Depuis la guerre commerciale initiée par Donald Trump, une certaine nervosité règne en Asie du Sud-Est. Pékin cherche à s’y repositionner comme un acteur stable et fiable, à la fois pour contenir l’influence occidentale et pour préserver ses intérêts économiques dans une région stratégique.

Dans ce contexte, Xi Jinping veut rassurer ses voisins et consolider des alliances déjà bien ancrées. Cette tournée vise aussi à montrer que la Chine demeure un partenaire incontournable pour le développement régional.

Le programme : accords économiques et messages politiques

Au Vietnam, Pékin a signé 45 accords dans des secteurs clés ce lundi : agriculture, numérique, énergies vertes, transports... Les discussions ne seront toutefois pas platoniques car la visite intervient quelques jours après une taxe antidumping sur l’acier chinois effective mercredi.

En Malaisie,  les échanges porteront surtout sur le commerce et les infrastructures.
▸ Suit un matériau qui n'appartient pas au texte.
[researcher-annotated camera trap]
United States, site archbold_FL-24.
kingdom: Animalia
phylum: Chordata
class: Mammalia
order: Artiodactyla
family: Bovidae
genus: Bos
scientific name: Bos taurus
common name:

Au Cambodge, allié fidèle de Pékin, la modernisation d’une base navale figure à l’ordre du jour. Une manière pour la Chine d’affirmer sa présence militaire dans la région.

Des partenaires économiques stratégiques

L’enjeu économique est central. Les pays de l’ASEAN (Association des nations de l’Asie du Sud-Est) sont désormais les premiers clients des exportations chinoises. En 2024, ils ont importé pour 586,5 milliards de dollars de biens chinois. Le Vietnam arrive en tête avec 161,9 milliards, suivi de la Malaisie avec 101,5 milliards.

Alors que les croissances à deux chiffres des années 2000 étaient marquées par l’essor exponentiel des exportations chinoises vers l’occident. Pékin, afin de passer un autre cap de sa croissance, mise désormais sur sa demande intérieure et évidemment la demande régionale.  En consolidant les liens avec ses voisins, la Chine espère à la fois stabiliser ses débouchés économiques et étendre son influence politique.

Les voisins du sud avaient déjà été un acteur clé lors de la première guerre commerciale. L’augmentation des exportations des pays de l’ASEAN vers l’ouest est intimement liée à celle des exportations chinoises vers ces mêmes pays. La Chine a beaucoup sollicité ces pays essentiellement pour de l’assemblage de produits finis ou même du packaging. On parlait déjà d’intégration régionale plus que de délocalisation à l’époque. Les salaires et coûts de production augmentent rapidement en Chine, et on pourrait voir dans le futur un processus de délocalisation encore plus marqué. Depuis 2010, les droits de douane dans cette zone ont drastiquement diminué, passant de 13% en moyenne à presque 0%. 

Ce qui a permis à la Chine de creuser un excédent commercial avec les américains en dépit des augmentations douanières ces dernières années (10-20% à l’époque, on savait rire). 

Une région convoitée, mais méfiante

L’Asie du Sud-Est est devenue un épicentre de la mondialisation, avec des ressources précieuses (pétrole, minerais) et des détroits stratégiques (Malacca, Formose) au cœur du commerce maritime mondial. Pékin cherche donc à s’y imposer. Mais ses ambitions suscitent des réticences, notamment de la part du Japon et de l’Inde.

Ces derniers ont multiplié les contre-feux. L’Alliance du Quad, qui réunit les États-Unis, l’Inde, le Japon et l’Australie, illustre cette volonté de contenir l’influence chinoise dans l’Indo-Pacifique. Certains pays, comme le Japon ou la Corée du Sud, ont déjà réduit les volumes d’échanges commerciaux avec Pékin depuis plusieurs années. Hors de question pour la Chine que les pays de l’ASEAN imitent leurs stratégies pour sortir d’une dépendance économique.

La Chine, elle, veut à tout prix éviter d’être perçue comme une puissance hostile. Sa diplomatie cherche désormais à rassurer, sans renoncer à ses ambitions.

Des tensions toujours présentes et une influence à défendre 

La tournée de Xi Jinping intervient alors que les tensions régionales s’intensifient : frictions en mer de Chine méridionale, exercices militaires et pressions sur Taïwan, conflits en Birmanie, renforcement de la présence militaire américaine aux Philippines et en Thaïlande...

Dans ce climat instable, les divergences religieuses, géographiques et politiques entravent toute coopération approfondie. Mais les intérêts économiques devraient pousser à des compromis.